**GIVEN TEXT:**

= Beginning of Section =

During dinner, Steve asked Jane a blunt question: "Will you stay with me tonight?" but they were unable to be intimate. Their secretive romance was threatened by the unexpected arrival of Elliott's neglected and estranged wife Susan (Jamie Lee Curtis), Jane's own French boyfriend, and the lingering illness of Jane's dying mother Julia (Claudia Cardinale).

They had another chance later on, when he began slowly touching her under her blouse, and they hesitated to kiss each other until their erotic tension was so great that they couldn't resist each other. He dropped his pants and they began to make love against the wall, as they continued to nibble at each other with love bites - the camera tracked in for close-ups of their faces. They were clearly in love, and had many more opportunities to kiss each other and be torridly intimate.

The character of Jane was self-awakened and transformed by film's end, and typing a manuscript titled "A Man in Love."





Kisses Between Steve and Jane

Moonstruck (1987)

A Kiss for a Wolf

37 year-old Italian-American bookkeeper Loretta Castorini (Cher) after being widowed for seven years (after being married at age 28) was recently engaged to 42 year-old Momma's boy Johnny Cammareri (Danny Aiello).

In Ronny's apartment, she cooked up a steak, served with a bottle of whiskey, to Johnny's younger estranged and tortured brother Ronny Cammareri (Nicolas Cage) who was still cynical about love. A bread-slicer bakery accident five years earlier involving Johnny had left him maimed (one-handed) and without a fiancee.

= End of Section =

**INSTRUCTIONS:**
**A)** In the movie passage, what title is on the manuscript Jane is typing by film's end?
**B)** Edit the movie passage from "37 year-old Italian-American" up to and including "Cammareri (Danny Aiello).", replacing "bookkeeper" with "accountant".
**C)** Name every actor the movie passage credits in parentheses after a character's name.
The material after this point is separate from the movie passage.

**DATA BELOW:**
= Beginning of Section =

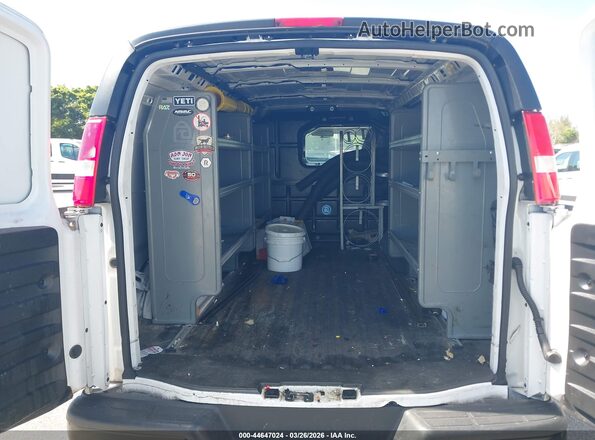 1GTZ7GFP9P1152833 2023 GMC SAVANA CARGO White Widok naklejki z numerem VIN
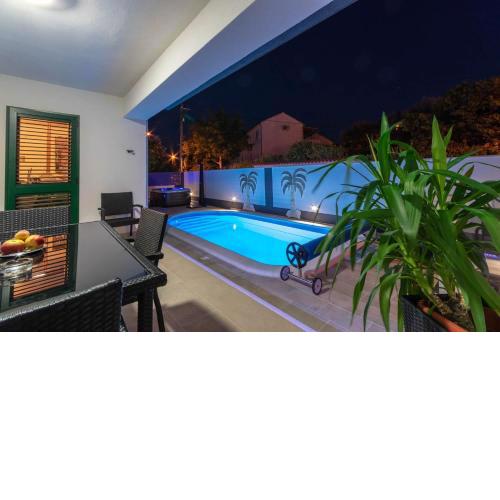 Apartment in Supetar with sea view, terrace, air conditioning, W-LAN 3553-1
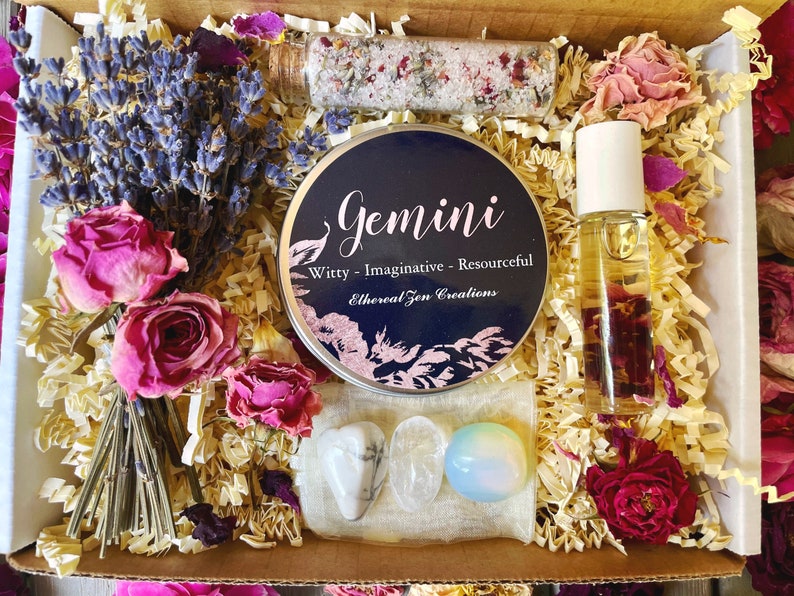 Zodiac Gemini Crystal Gift Set / Crystals For Gemini /Zodiac Sign Gift Set /Gift For Her /Metaphysical / Astrology Gift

= End of Section =

**ANSWERS BY TASK:**
**A)** "A Man in Love."

**B)**
37 year-old Italian-American accountant Loretta Castorini (Cher) after being widowed for seven years (after being married at age 28) was recently engaged to 42 year-old Momma's boy Johnny Cammareri (Danny Aiello).

**C)** Jamie Lee Curtis, Claudia Cardinale, Cher, Danny Aiello, Nicolas Cage